- _WHAT YOU ARE ASKED TO DO_
Below are records; reproduce exactly the lines from the one that has "CHUU 1st mini" through the one that has "耳帶點焊機(jī)_n95平", ends included, and nothing more.

- _EXTRACTED INFORMATION_
++++++++

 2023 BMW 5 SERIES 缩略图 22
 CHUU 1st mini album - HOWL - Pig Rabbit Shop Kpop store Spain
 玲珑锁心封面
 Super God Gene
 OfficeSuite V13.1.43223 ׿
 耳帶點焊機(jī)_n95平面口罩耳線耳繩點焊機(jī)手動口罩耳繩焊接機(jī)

++++++++

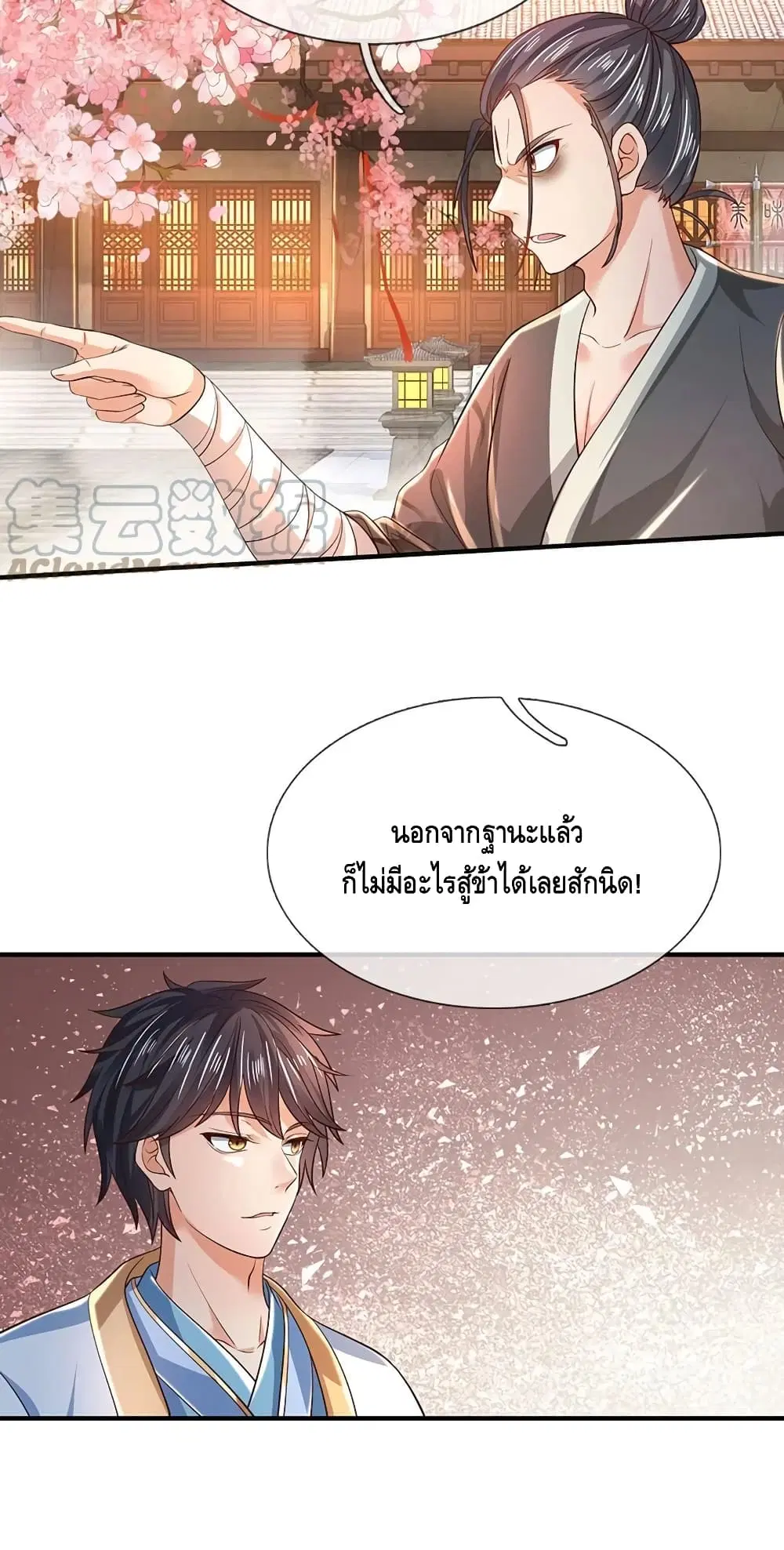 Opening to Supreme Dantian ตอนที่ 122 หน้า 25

++++++++

- _SOLUTION TO THIS PROBLEM_
 CHUU 1st mini album - HOWL - Pig Rabbit Shop Kpop store Spain
 玲珑锁心封面
 Super God Gene
 OfficeSuite V13.1.43223 ׿
 耳帶點焊機(jī)_n95平面口罩耳線耳繩點焊機(jī)手動口罩耳繩焊接機(jī)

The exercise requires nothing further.